* **DOCUMENT TEXT**
# My Friends 80's BMX Collection



## Cletus Van Damme (22 Jun 2018)

This is a GT Performer, so I believe



An Ammaco Freestyler




Another Amacco Freestyler that looks a bit different.








A Skyway, not sure the model, but I remember we all wanted one.




A Mag Burner, not sure how old this. The Ultra Burner I had, had U shaped dropout mounts.

Not sure if its of any interest to anybody, or how authentic they are. I can definitely remember some of them. This collection was acquired about a decade ago, not sure from where though..

The GT Performer is my favourite from an aesthetics point of view.


----------



## I like Skol (22 Jun 2018)

WOW! Raleigh burner. Burn em off on a burner..... I can remember the campaign even now. I'm sure it even ran on telly?

A good friend of mine had a gold Raleigh burner and I was well jealous. I was never allowed a BMX 

Throw in some padding and I think this is it.


----------



## I like Skol (22 Jun 2018)

With hindsight it looks a bit...… BSO?


----------



## SkipdiverJohn (23 Jun 2018)

I like Skol said:


> With hindsight it looks a bit...… BSO?



Those old 80's bikes might have been heavy but they weren't really BSO's. You could beat the crap out of them riding off kerbs and launching off wooden ramps you'd rigged up using house bricks and a bit of scrap ply pulled out of a skip, and they didn't break in half on landing!.


----------



## booze and cake (23 Jun 2018)

That is cool, I had the bog standard Red Raleigh Burner with the yellow mag wheels, my brother aced me though as he had the gold one with black mag wheels. That Skyway one though, wow that was the Evil Kneivel bike of the BMX world at the time, those were iconic.

And they were capable of going a lot higher than most of us dared on our home made back yard ramps. I remember seeing the 2nd still pic in this link at the time back in 1992 and being blown away, as back yard ramps go this takes the biscuit. And if that wasn't terrifying enough imagine being towed into it by a motorbike doing 55mph while holding on one handed riding up a sketchy plywood runway......
http://xgames.espn.com/xgames/bmx/article/9135867/mat-hoffman-origins-bmx-big-air


----------



## MontyVeda (23 Jun 2018)

* **PROMPT**
In the BMX forum thread, rewrite the passage that starts with "Those old 80's" and ends after "those were iconic.", putting "old tires" wherever "house bricks" appears.

* **DATASET EXCERPTS**
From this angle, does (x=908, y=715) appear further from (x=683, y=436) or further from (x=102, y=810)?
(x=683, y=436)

--

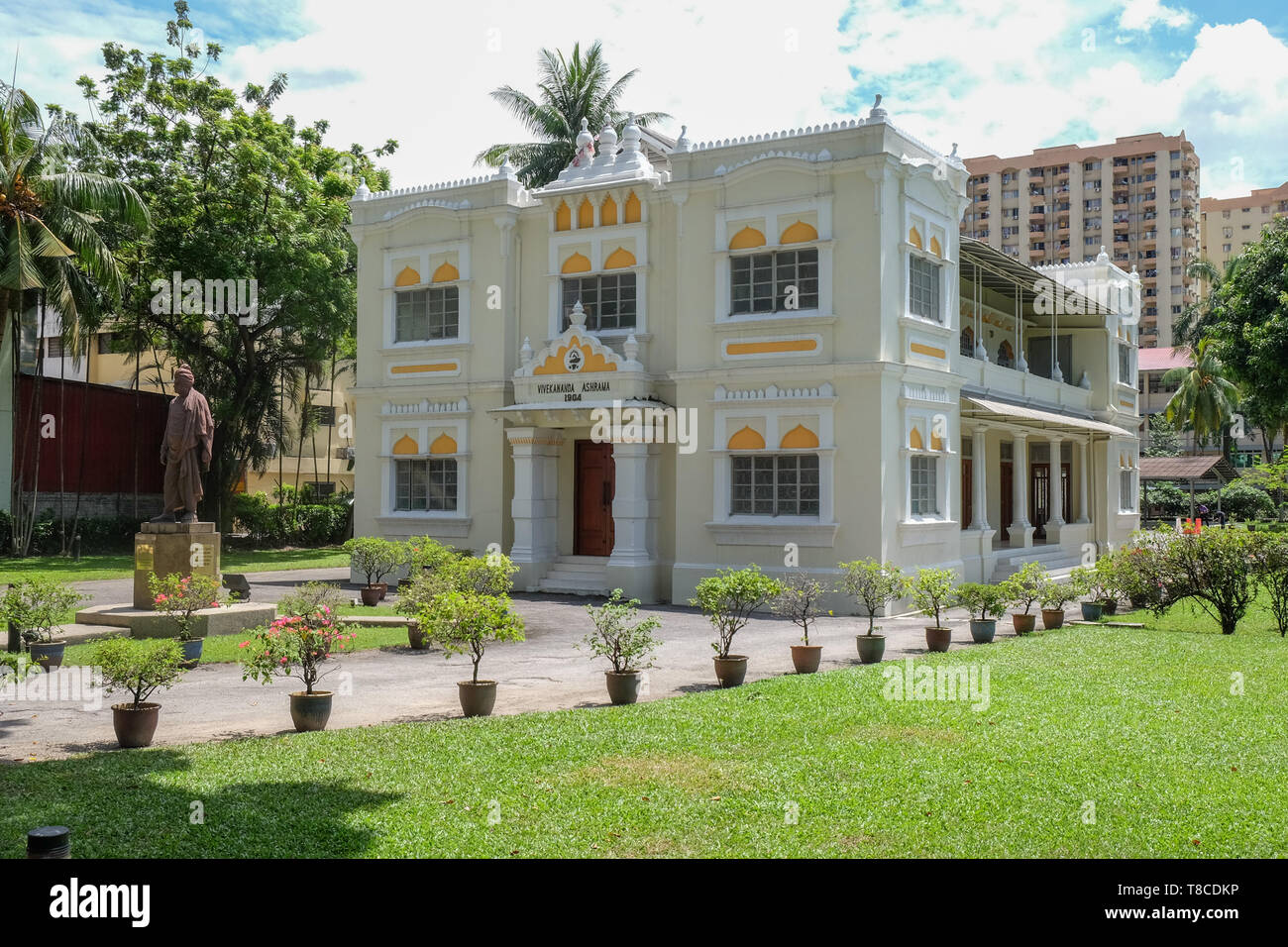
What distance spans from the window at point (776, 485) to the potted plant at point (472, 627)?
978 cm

* **EXERCISE ANSWER**
Those old 80's bikes might have been heavy but they weren't really BSO's. You could beat the crap out of them riding off kerbs and launching off wooden ramps you'd rigged up using old tires and a bit of scrap ply pulled out of a skip, and they didn't break in half on landing!.


----------



## booze and cake (23 Jun 2018)

That is cool, I had the bog standard Red Raleigh Burner with the yellow mag wheels, my brother aced me though as he had the gold one with black mag wheels. That Skyway one though, wow that was the Evil Kneivel bike of the BMX world at the time, those were iconic.